Data listing
★ ★ ★ ★ ★

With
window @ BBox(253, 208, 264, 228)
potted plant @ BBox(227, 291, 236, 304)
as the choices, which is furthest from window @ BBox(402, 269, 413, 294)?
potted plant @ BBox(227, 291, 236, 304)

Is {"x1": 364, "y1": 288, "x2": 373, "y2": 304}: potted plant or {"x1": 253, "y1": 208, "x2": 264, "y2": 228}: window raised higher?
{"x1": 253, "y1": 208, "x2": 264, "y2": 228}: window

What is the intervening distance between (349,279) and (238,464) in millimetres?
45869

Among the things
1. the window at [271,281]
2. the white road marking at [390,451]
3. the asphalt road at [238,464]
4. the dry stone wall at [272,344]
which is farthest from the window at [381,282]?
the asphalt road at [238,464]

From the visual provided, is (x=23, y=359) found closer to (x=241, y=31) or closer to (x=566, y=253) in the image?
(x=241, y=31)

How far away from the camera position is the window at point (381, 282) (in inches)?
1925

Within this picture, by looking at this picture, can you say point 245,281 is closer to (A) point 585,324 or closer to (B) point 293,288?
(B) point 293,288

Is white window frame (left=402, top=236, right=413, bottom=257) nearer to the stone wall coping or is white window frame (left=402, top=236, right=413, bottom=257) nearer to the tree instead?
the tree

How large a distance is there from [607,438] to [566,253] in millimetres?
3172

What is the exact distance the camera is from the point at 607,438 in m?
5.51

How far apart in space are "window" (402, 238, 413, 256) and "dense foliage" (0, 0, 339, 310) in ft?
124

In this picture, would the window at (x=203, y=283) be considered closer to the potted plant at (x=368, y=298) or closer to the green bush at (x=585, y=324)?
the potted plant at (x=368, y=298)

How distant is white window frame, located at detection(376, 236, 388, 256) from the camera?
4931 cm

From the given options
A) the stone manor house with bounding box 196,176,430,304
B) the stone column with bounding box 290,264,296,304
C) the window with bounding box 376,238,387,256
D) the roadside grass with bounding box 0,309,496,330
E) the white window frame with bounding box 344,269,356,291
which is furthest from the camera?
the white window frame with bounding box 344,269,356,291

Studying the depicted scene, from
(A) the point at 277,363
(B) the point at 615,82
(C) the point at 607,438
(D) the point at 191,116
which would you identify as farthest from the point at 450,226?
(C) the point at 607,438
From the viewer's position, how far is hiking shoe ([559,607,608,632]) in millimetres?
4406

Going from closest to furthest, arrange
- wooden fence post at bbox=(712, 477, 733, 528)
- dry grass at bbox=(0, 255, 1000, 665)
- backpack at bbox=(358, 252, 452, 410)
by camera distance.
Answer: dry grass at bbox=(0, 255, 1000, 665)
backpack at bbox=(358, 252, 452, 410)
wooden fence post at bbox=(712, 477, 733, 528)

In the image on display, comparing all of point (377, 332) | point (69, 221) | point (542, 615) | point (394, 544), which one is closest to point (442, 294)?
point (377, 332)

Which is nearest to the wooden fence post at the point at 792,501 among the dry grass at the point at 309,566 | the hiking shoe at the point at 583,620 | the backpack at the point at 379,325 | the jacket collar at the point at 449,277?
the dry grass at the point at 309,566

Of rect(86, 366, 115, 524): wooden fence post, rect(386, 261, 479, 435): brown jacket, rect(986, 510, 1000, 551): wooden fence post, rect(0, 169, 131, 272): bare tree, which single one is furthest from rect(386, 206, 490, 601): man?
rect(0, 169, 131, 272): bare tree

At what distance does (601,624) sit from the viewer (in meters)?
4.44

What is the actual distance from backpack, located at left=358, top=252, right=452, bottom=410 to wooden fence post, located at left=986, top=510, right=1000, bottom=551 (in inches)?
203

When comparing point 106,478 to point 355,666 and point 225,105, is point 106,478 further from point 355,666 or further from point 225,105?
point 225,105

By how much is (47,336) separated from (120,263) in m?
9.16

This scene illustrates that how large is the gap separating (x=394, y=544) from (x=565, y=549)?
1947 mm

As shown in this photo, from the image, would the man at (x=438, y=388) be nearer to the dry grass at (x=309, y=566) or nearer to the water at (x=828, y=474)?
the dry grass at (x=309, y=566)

★ ★ ★ ★ ★

#### [Task instructions]
Recast everything from the item containing "This scene illustrates" down to the end of the listing as a two-column CSV with the headers text and answer. Include one row per item, and place each value in its own quoted field with any line breaks changed to spaces.

#### [The reply]
text,answer
"This scene illustrates that how large is the gap separating (x=394, y=544) from (x=565, y=549)?","1947 mm"
"As shown in this photo, from the image, would the man at (x=438, y=388) be nearer to the dry grass at (x=309, y=566) or nearer to the water at (x=828, y=474)?","the dry grass at (x=309, y=566)"